[Stored data]
--
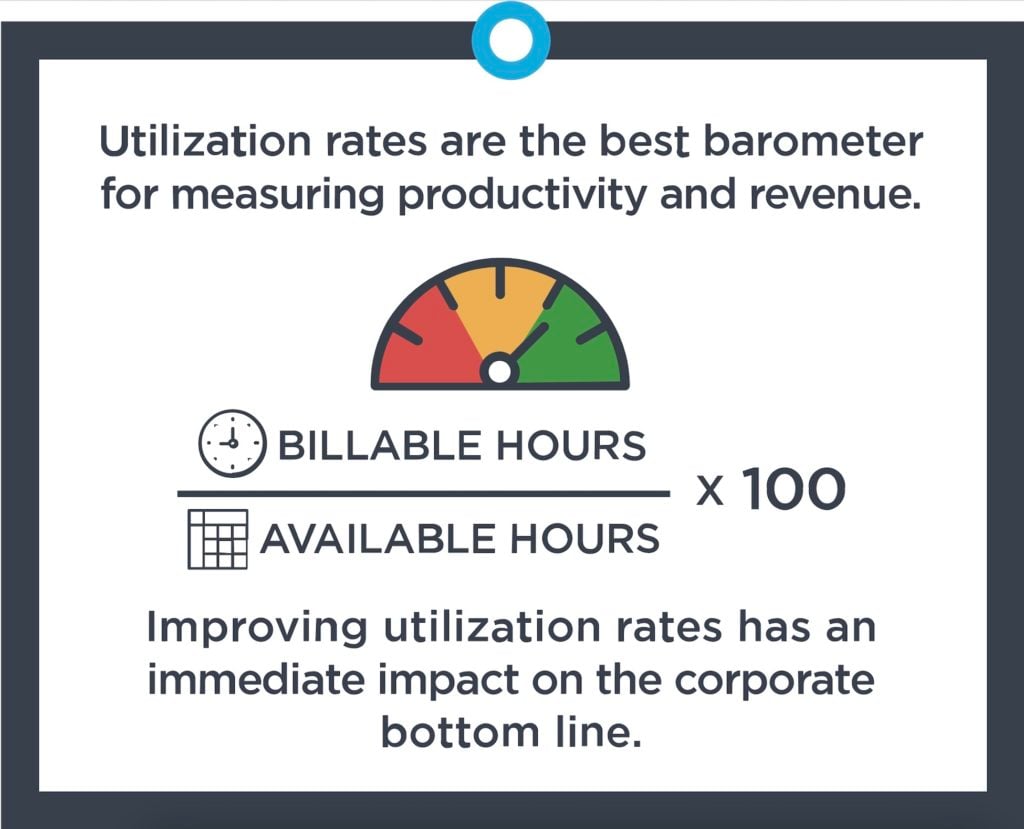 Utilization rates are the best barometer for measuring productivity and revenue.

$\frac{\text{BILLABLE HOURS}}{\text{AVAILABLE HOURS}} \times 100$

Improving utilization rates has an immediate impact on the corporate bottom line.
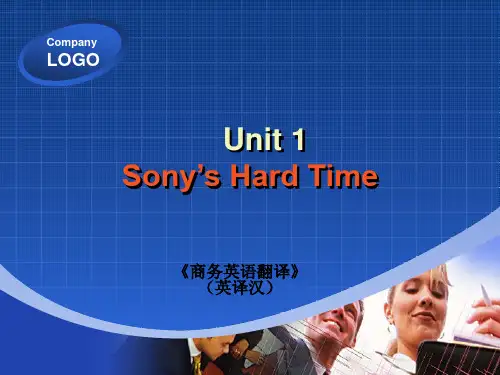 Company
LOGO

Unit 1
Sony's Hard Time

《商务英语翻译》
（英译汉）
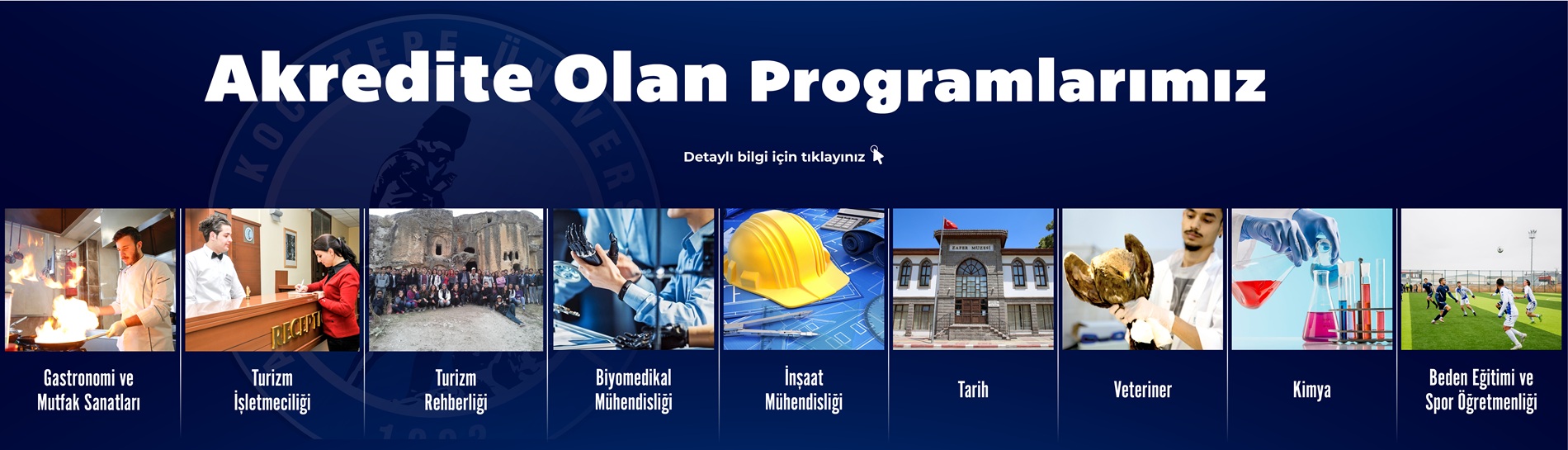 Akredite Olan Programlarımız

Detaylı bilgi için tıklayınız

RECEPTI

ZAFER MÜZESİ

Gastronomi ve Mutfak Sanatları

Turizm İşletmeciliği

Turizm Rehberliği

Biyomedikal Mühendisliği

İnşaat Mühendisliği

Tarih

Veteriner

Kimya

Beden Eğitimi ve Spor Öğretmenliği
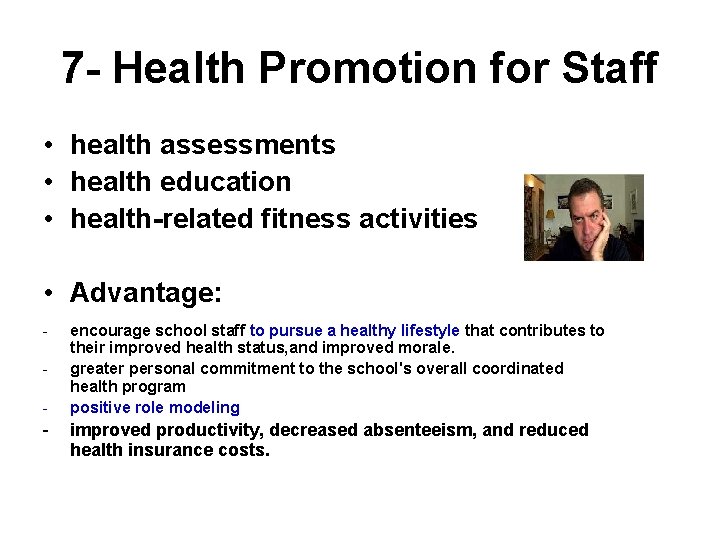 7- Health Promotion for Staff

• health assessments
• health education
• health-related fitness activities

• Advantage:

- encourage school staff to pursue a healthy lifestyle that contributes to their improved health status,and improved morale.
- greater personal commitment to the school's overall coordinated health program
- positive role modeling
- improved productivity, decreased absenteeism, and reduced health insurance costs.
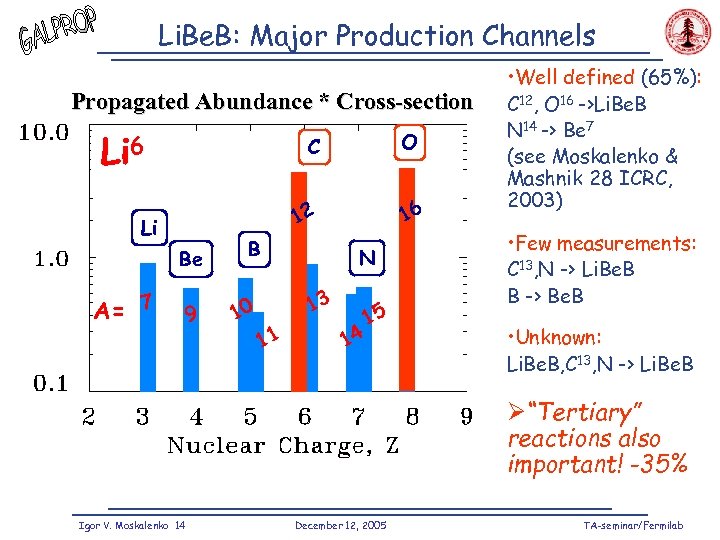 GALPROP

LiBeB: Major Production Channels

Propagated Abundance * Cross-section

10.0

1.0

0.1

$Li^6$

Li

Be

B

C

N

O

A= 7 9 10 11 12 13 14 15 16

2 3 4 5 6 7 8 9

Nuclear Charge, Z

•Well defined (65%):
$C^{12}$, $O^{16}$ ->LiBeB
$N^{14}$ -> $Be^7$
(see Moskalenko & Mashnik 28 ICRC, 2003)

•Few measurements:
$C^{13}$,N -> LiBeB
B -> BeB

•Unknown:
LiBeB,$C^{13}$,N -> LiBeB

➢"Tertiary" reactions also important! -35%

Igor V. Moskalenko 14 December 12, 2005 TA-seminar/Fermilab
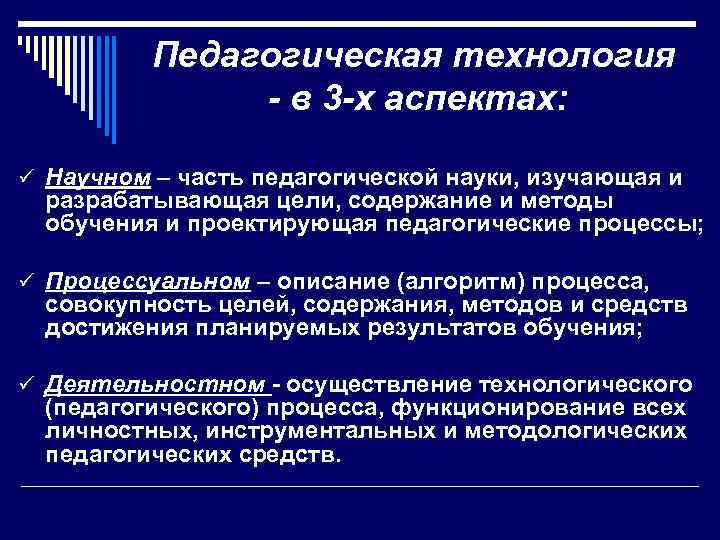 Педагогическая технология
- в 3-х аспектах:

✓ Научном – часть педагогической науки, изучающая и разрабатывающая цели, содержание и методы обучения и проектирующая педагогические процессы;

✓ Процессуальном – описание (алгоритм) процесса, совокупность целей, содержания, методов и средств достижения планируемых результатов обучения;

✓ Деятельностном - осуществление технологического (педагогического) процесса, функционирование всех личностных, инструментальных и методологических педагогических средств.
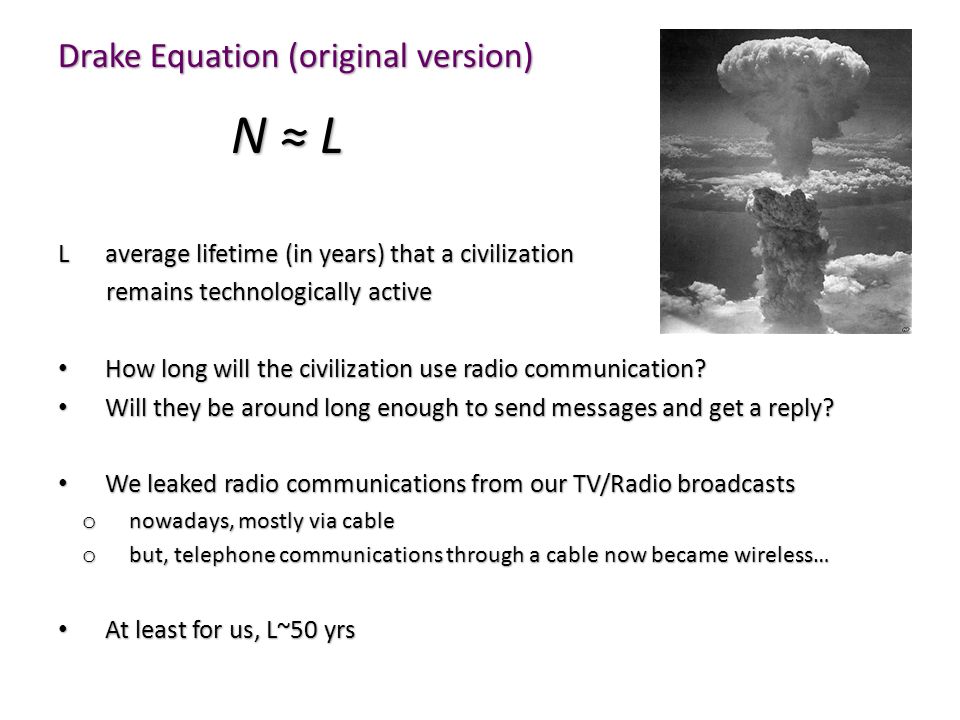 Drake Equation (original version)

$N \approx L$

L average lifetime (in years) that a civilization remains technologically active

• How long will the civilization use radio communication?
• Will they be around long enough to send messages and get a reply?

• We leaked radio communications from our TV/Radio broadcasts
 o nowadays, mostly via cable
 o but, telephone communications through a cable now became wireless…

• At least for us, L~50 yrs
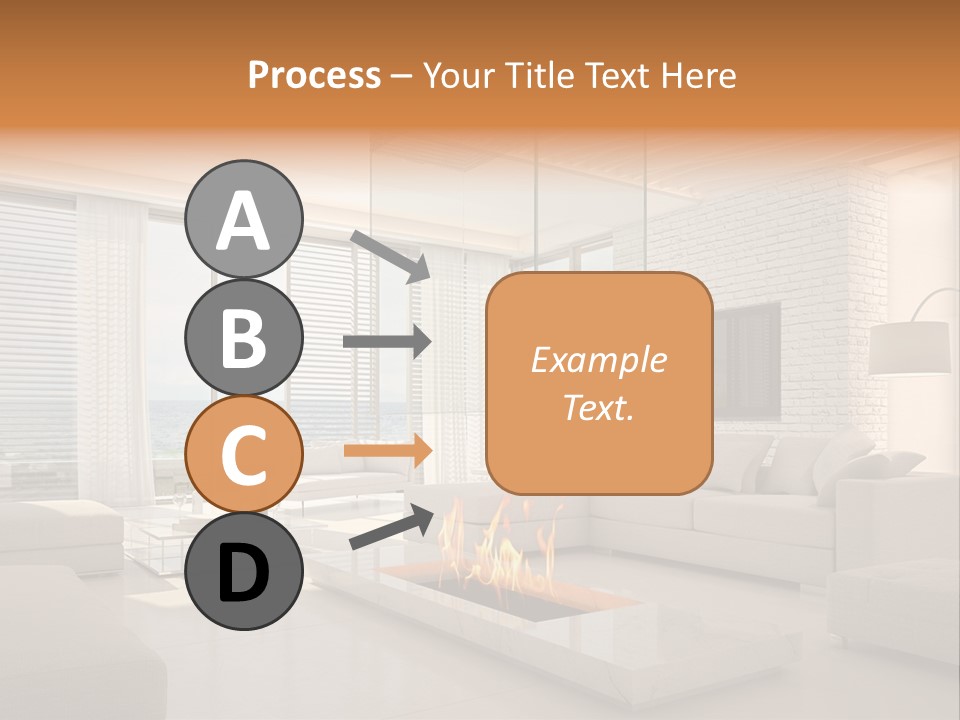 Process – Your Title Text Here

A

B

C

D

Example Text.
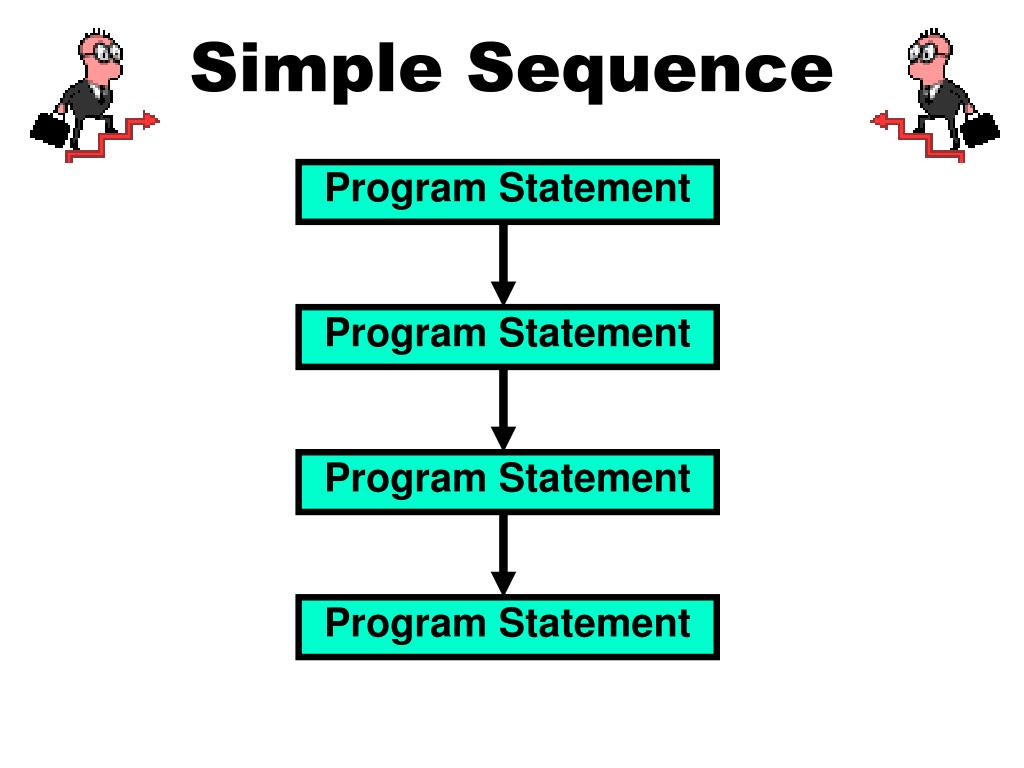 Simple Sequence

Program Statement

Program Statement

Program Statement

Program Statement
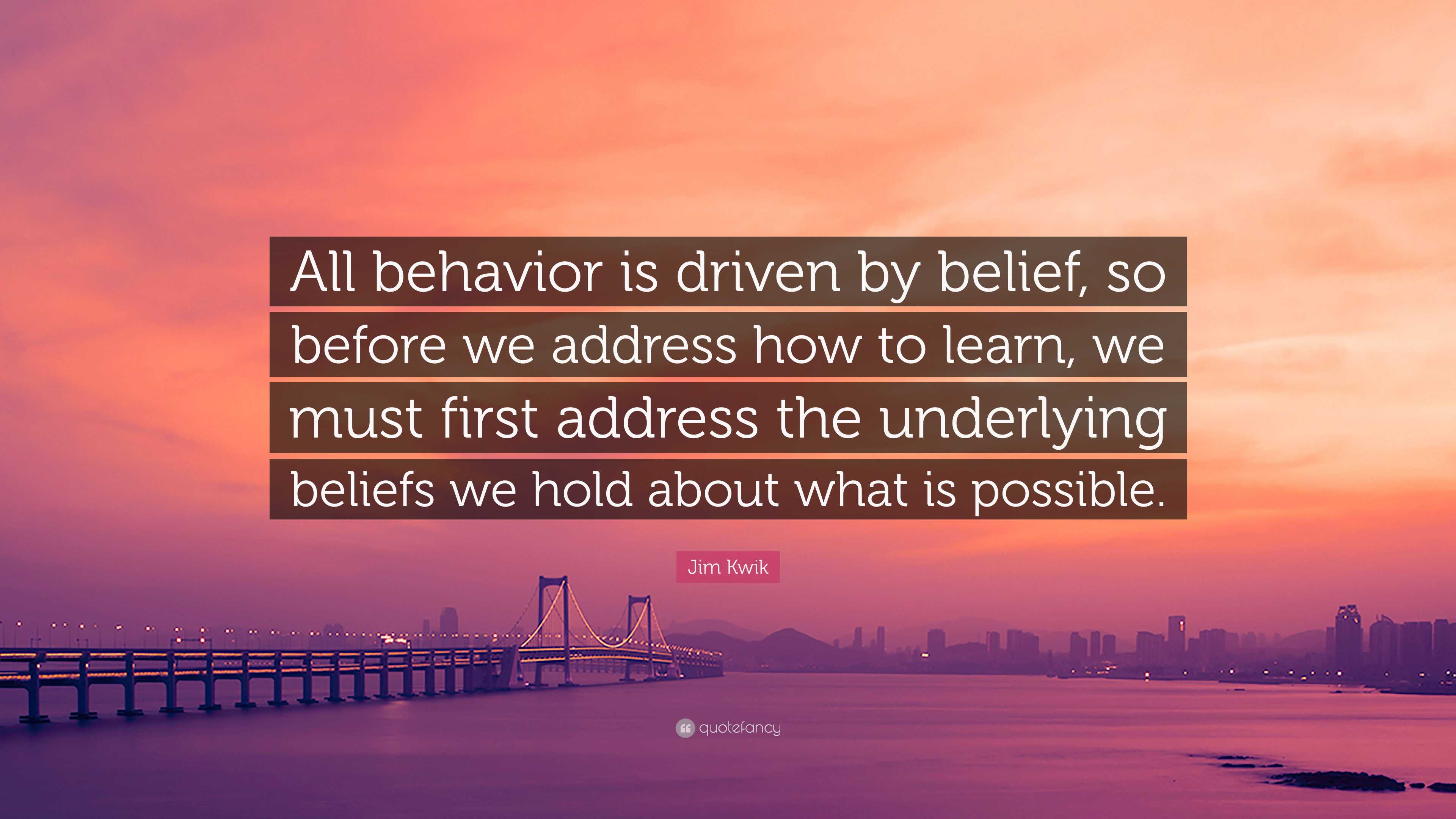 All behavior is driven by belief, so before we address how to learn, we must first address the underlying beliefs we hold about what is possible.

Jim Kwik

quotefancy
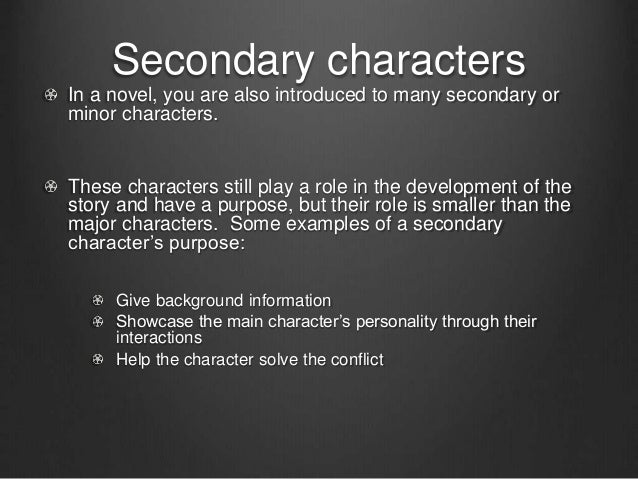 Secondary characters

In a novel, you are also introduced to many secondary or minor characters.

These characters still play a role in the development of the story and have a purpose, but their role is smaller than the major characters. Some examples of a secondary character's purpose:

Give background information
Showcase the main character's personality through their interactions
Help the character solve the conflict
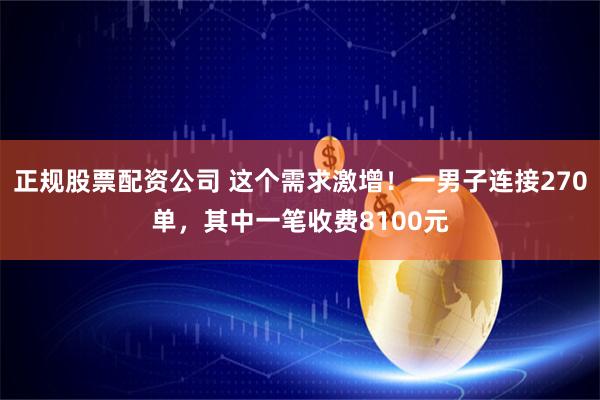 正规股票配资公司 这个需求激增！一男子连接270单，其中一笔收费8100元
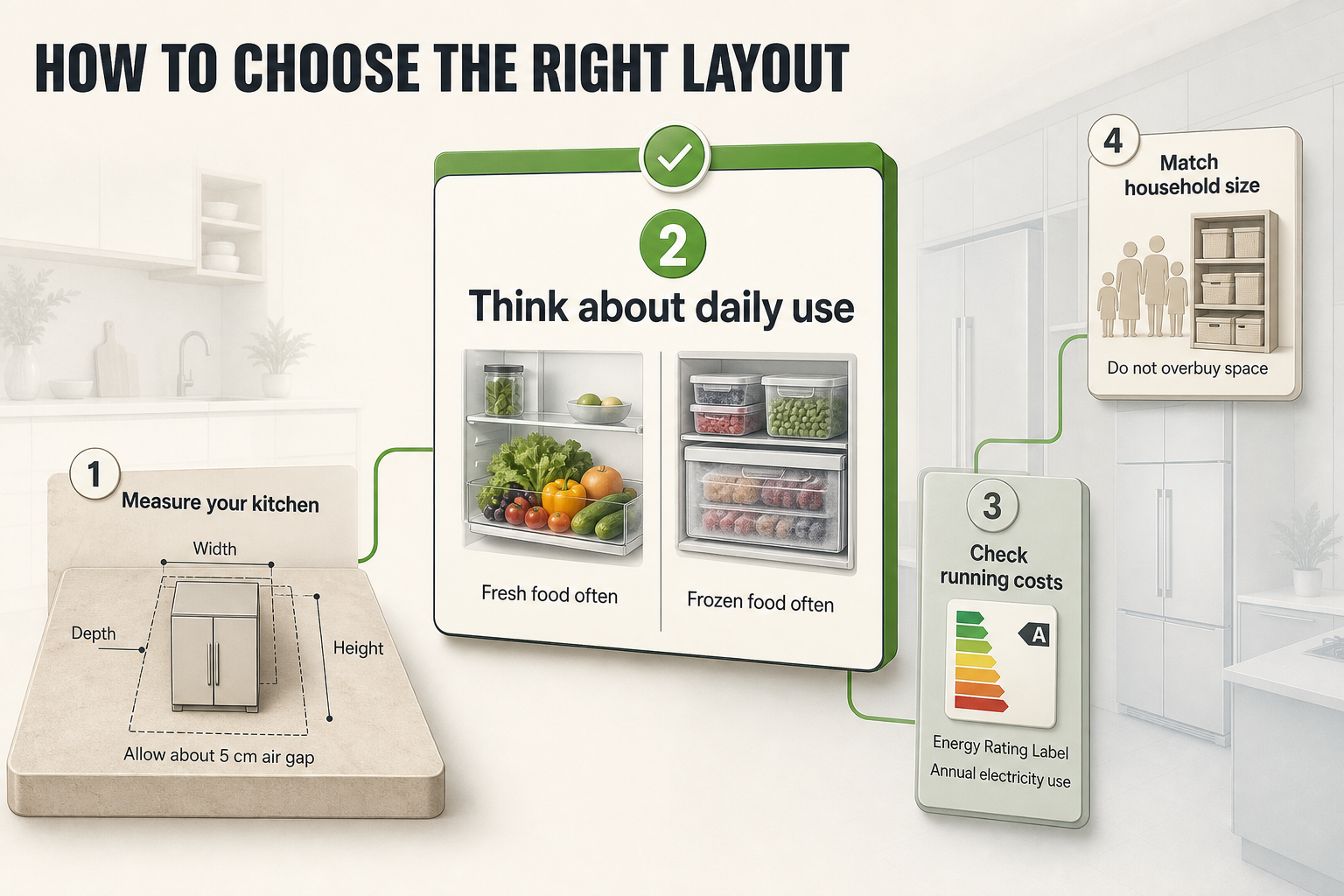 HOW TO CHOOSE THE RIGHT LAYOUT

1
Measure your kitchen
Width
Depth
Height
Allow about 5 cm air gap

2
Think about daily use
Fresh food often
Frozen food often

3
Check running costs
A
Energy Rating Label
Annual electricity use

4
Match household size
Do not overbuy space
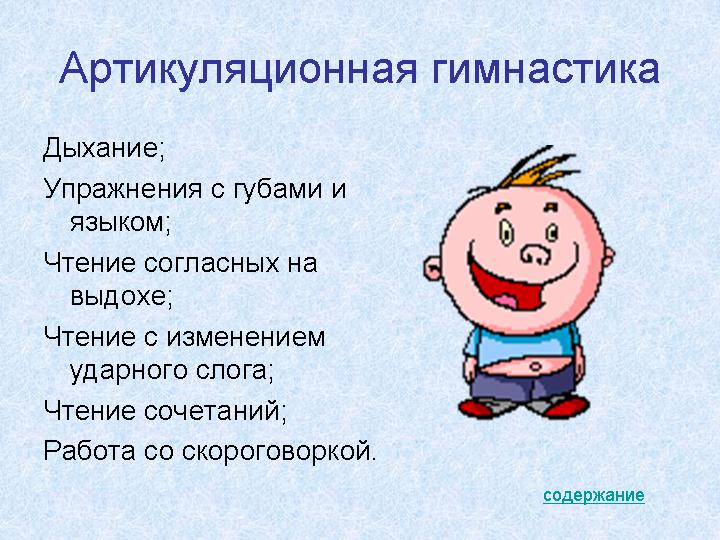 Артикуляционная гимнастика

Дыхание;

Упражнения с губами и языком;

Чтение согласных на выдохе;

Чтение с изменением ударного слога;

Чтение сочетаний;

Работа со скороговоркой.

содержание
--
▶ Task objective
Set every record down verbatim. No pictures belong in the copy.

▶ Completed exercise
 Utilization rates are the best barometer for measuring productivity and revenue.

$\frac{\text{BILLABLE HOURS}}{\text{AVAILABLE HOURS}} \times 100$

Improving utilization rates has an immediate impact on the corporate bottom line.
 Company
LOGO

Unit 1
Sony's Hard Time

《商务英语翻译》
（英译汉）
 Akredite Olan Programlarımız

Detaylı bilgi için tıklayınız

RECEPTI

ZAFER MÜZESİ

Gastronomi ve Mutfak Sanatları

Turizm İşletmeciliği

Turizm Rehberliği

Biyomedikal Mühendisliği

İnşaat Mühendisliği

Tarih

Veteriner

Kimya

Beden Eğitimi ve Spor Öğretmenliği
 7- Health Promotion for Staff

• health assessments
• health education
• health-related fitness activities

• Advantage:

- encourage school staff to pursue a healthy lifestyle that contributes to their improved health status,and improved morale.
- greater personal commitment to the school's overall coordinated health program
- positive role modeling
- improved productivity, decreased absenteeism, and reduced health insurance costs.
 GALPROP

LiBeB: Major Production Channels

Propagated Abundance * Cross-section

10.0

1.0

0.1

$Li^6$

Li

Be

B

C

N

O

A= 7 9 10 11 12 13 14 15 16

2 3 4 5 6 7 8 9

Nuclear Charge, Z

•Well defined (65%):
$C^{12}$, $O^{16}$ ->LiBeB
$N^{14}$ -> $Be^7$
(see Moskalenko & Mashnik 28 ICRC, 2003)

•Few measurements:
$C^{13}$,N -> LiBeB
B -> BeB

•Unknown:
LiBeB,$C^{13}$,N -> LiBeB

➢"Tertiary" reactions also important! -35%

Igor V. Moskalenko 14 December 12, 2005 TA-seminar/Fermilab
 Педагогическая технология
- в 3-х аспектах:

✓ Научном – часть педагогической науки, изучающая и разрабатывающая цели, содержание и методы обучения и проектирующая педагогические процессы;

✓ Процессуальном – описание (алгоритм) процесса, совокупность целей, содержания, методов и средств достижения планируемых результатов обучения;

✓ Деятельностном - осуществление технологического (педагогического) процесса, функционирование всех личностных, инструментальных и методологических педагогических средств.
 Drake Equation (original version)

$N \approx L$

L average lifetime (in years) that a civilization remains technologically active

• How long will the civilization use radio communication?
• Will they be around long enough to send messages and get a reply?

• We leaked radio communications from our TV/Radio broadcasts
 o nowadays, mostly via cable
 o but, telephone communications through a cable now became wireless…

• At least for us, L~50 yrs
 Process – Your Title Text Here

A

B

C

D

Example Text.
 Simple Sequence

Program Statement

Program Statement

Program Statement

Program Statement
 All behavior is driven by belief, so before we address how to learn, we must first address the underlying beliefs we hold about what is possible.

Jim Kwik

quotefancy
 Secondary characters

In a novel, you are also introduced to many secondary or minor characters.

These characters still play a role in the development of the story and have a purpose, but their role is smaller than the major characters. Some examples of a secondary character's purpose:

Give background information
Showcase the main character's personality through their interactions
Help the character solve the conflict
 正规股票配资公司 这个需求激增！一男子连接270单，其中一笔收费8100元
 HOW TO CHOOSE THE RIGHT LAYOUT

1
Measure your kitchen
Width
Depth
Height
Allow about 5 cm air gap

2
Think about daily use
Fresh food often
Frozen food often

3
Check running costs
A
Energy Rating Label
Annual electricity use

4
Match household size
Do not overbuy space
 Артикуляционная гимнастика

Дыхание;

Упражнения с губами и языком;

Чтение согласных на выдохе;

Чтение с изменением ударного слога;

Чтение сочетаний;

Работа со скороговоркой.

содержание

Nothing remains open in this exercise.